Hi @MCBirne , my copy of Excel doesn’t appear to have a stabw.n function , but looking it up, I gather that this is the stdev.p (Std Dev of population) function in my copy.
It seems that the “older” KNIME nodes all use the stdev.s (Std Dev of sample) function (STABW.S I think for your Excel). i.e. Column Aggregator, Math Formula, GroupBy
If you are using KNIME 5.4 (possibly KNIME 5.3 onwards), you can use the new Expression node to get the value you are looking for:
COLUMN_STDDEV
(column, ignore_nan, ddof)
Find the standard deviation of the values in a column, ignoring MISSING
values. If all values are MISSING
, the result is MISSING
.
The ignore_nan
option can be used to ignore NaN
values. If it is set to TRUE
, NaN
values are ignored, but if all values are NaN
, the result is MISSING
. If it is FALSE
, then NaN
values are not ignored and the result is NaN
if any value in the column is NaN
.
There is also an optional argument for the delta degrees of freedom (ddof) to use for the calculation. By default it is set to 0, but this can be changed to 1 to calculate the corrected sample standard deviation. See wikipedia:standard_deviation. Other integer values are also accepted.
Arguments
- column: The name of the column to aggregate
- ignore_nan: Whether to skip
NaN
values (defaults to FALSE
)
- ddof: The delta degrees of freedom to use (defaults to 0)

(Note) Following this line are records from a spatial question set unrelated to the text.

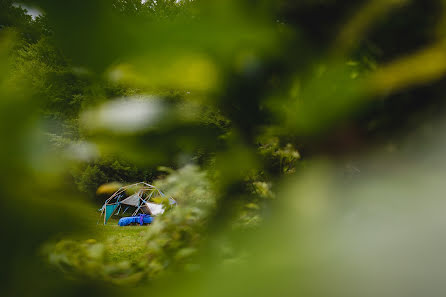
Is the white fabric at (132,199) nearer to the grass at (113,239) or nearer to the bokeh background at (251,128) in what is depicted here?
the grass at (113,239)

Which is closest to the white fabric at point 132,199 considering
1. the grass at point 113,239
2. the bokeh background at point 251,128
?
the grass at point 113,239

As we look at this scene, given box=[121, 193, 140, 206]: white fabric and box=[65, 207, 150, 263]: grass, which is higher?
box=[121, 193, 140, 206]: white fabric

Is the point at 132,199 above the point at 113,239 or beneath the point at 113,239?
above

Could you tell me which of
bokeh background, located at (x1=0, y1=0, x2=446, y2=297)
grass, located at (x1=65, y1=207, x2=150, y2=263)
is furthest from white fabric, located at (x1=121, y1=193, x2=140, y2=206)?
bokeh background, located at (x1=0, y1=0, x2=446, y2=297)

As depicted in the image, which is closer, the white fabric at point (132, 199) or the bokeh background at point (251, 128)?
the bokeh background at point (251, 128)

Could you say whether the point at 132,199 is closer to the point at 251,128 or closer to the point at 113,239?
the point at 113,239

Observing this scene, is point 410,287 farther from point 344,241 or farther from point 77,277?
point 77,277

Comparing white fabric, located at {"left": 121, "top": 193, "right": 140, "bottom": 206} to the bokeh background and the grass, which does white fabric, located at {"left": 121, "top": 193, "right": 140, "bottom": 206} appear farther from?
the bokeh background

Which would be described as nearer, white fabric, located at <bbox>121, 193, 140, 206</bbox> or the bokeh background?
the bokeh background

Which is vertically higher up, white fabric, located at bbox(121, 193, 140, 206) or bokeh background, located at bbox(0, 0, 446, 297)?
white fabric, located at bbox(121, 193, 140, 206)

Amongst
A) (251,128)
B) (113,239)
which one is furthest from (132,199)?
(251,128)

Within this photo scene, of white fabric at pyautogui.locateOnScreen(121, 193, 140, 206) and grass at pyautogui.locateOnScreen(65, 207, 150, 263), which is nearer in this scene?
grass at pyautogui.locateOnScreen(65, 207, 150, 263)
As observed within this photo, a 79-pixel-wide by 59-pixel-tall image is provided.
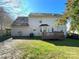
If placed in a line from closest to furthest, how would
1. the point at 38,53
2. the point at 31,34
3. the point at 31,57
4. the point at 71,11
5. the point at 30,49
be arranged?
1. the point at 71,11
2. the point at 31,57
3. the point at 38,53
4. the point at 30,49
5. the point at 31,34

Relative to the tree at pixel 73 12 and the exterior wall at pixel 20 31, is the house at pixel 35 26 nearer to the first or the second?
the exterior wall at pixel 20 31

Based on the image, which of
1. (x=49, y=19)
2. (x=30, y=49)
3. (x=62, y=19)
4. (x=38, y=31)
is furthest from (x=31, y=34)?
(x=62, y=19)

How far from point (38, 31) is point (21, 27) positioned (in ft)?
13.7

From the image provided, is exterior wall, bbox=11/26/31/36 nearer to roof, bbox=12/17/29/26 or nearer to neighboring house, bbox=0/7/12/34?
roof, bbox=12/17/29/26

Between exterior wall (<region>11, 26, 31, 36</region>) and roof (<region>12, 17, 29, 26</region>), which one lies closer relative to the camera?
exterior wall (<region>11, 26, 31, 36</region>)

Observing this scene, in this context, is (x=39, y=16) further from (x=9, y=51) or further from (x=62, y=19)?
(x=62, y=19)

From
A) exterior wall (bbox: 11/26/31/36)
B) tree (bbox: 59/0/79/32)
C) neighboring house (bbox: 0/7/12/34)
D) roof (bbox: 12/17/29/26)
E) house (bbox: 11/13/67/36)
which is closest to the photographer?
tree (bbox: 59/0/79/32)

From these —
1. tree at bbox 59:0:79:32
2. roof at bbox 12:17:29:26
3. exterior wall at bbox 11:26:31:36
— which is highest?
tree at bbox 59:0:79:32

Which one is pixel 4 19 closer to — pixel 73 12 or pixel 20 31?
pixel 20 31

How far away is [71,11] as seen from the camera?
5.46 meters

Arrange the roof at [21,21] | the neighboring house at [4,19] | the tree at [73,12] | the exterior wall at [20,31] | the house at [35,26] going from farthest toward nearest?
the roof at [21,21]
the exterior wall at [20,31]
the neighboring house at [4,19]
the house at [35,26]
the tree at [73,12]

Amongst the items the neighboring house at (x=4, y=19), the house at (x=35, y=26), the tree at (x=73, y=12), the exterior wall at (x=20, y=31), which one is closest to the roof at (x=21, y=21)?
the house at (x=35, y=26)

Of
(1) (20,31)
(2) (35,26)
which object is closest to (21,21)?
(1) (20,31)

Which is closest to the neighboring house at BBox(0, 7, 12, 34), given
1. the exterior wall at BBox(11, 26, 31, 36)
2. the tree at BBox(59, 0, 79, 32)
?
the exterior wall at BBox(11, 26, 31, 36)
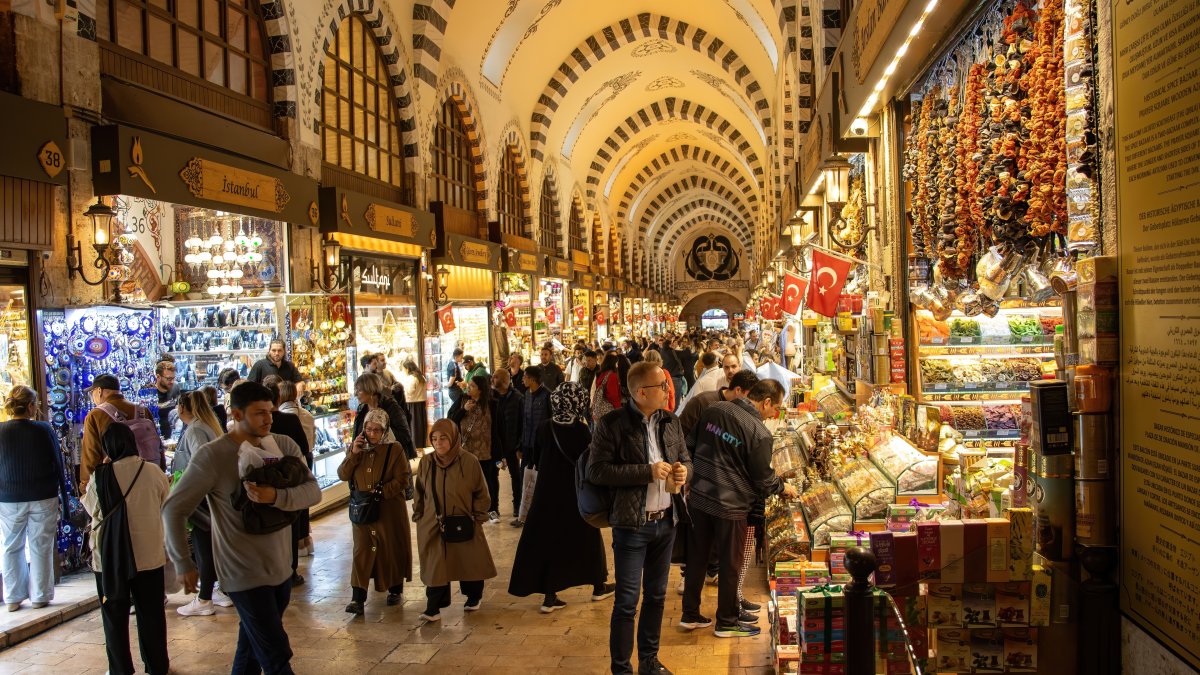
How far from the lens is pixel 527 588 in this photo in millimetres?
4621

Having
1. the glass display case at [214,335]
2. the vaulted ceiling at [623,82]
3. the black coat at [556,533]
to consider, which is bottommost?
the black coat at [556,533]

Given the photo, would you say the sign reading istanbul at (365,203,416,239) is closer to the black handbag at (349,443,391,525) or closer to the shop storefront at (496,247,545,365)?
the shop storefront at (496,247,545,365)

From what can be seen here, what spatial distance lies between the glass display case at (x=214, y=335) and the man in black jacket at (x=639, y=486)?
5.10 metres

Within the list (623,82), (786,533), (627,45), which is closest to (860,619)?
(786,533)

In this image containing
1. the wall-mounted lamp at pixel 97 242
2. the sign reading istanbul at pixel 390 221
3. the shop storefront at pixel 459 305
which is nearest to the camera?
the wall-mounted lamp at pixel 97 242

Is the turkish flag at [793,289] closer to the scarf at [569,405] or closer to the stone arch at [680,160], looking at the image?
the scarf at [569,405]

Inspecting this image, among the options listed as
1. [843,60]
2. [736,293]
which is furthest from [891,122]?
[736,293]

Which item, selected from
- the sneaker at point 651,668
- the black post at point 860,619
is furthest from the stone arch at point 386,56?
the black post at point 860,619

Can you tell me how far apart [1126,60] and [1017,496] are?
1.39 metres

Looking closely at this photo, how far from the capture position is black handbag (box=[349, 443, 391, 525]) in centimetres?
462

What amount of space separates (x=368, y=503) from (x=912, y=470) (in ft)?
9.20

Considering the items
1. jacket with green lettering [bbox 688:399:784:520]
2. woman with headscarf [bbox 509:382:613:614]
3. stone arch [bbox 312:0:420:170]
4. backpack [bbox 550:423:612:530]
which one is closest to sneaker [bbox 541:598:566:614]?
woman with headscarf [bbox 509:382:613:614]

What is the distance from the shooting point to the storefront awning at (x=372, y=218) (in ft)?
26.8

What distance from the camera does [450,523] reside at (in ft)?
14.8
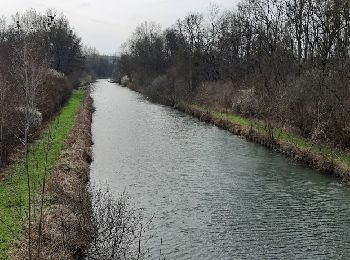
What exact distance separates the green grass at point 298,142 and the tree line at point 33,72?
14048mm

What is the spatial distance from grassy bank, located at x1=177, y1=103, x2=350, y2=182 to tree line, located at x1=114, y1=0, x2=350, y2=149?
77 cm

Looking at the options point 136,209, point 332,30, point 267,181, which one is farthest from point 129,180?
point 332,30

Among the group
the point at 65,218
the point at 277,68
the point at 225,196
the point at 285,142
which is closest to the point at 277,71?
the point at 277,68

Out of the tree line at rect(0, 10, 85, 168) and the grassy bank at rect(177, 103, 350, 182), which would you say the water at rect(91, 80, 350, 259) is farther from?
the tree line at rect(0, 10, 85, 168)

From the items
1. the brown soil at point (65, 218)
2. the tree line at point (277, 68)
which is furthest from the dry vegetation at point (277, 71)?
the brown soil at point (65, 218)

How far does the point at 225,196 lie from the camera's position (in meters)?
17.7

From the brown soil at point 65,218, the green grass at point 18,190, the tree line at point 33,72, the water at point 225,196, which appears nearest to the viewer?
the brown soil at point 65,218

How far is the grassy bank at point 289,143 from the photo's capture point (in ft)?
69.3

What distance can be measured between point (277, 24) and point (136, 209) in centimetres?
3314

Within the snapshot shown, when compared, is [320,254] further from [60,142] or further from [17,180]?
[60,142]

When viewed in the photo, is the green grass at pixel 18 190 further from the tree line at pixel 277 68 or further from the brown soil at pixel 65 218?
the tree line at pixel 277 68

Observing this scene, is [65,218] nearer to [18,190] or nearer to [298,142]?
[18,190]

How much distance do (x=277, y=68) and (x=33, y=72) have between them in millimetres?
23099

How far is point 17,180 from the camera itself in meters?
16.3
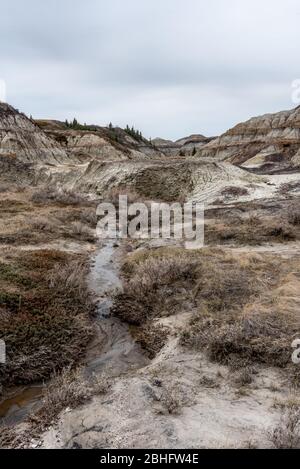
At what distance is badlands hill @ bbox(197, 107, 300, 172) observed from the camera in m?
58.2

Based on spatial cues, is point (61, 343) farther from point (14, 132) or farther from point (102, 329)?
point (14, 132)

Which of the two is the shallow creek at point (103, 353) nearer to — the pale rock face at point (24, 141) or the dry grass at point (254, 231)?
the dry grass at point (254, 231)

So if the optional third parameter is 0, it returns the value you want for the population (116.294), but if set to 1 it returns for the “sample” (121.46) as per the other KNIME nodes.
A couple of things to note.
- For column aggregation functions in the Expressions node, you specify the column name as a string literal e.g. “mycolumn”.
COLUMN_STDDEV("mycolumn")
If you attempt to write the column using the regular column name syntax for the Expressions node,
COLUMN_STDDEV($["mycolumn"])
this will be reported as a syntax error, which feels a little confusing at first.
- Unless your sample data is 10 rows or fewer, there is no point trying to test the column aggregation functions using the “Evaluate first 10 rows” button, since it will (as the name suggests) only use the first 10 rows in the calculation, leading to apparently incorrect (preview) results.
edit: btw, the expressions node will return the same value of course on every row. If you just want a single instance of the value, use the groupby node and simply group by the std dev column you just created to get back the single value (or you can use some other mechanism to remove the duplicated values)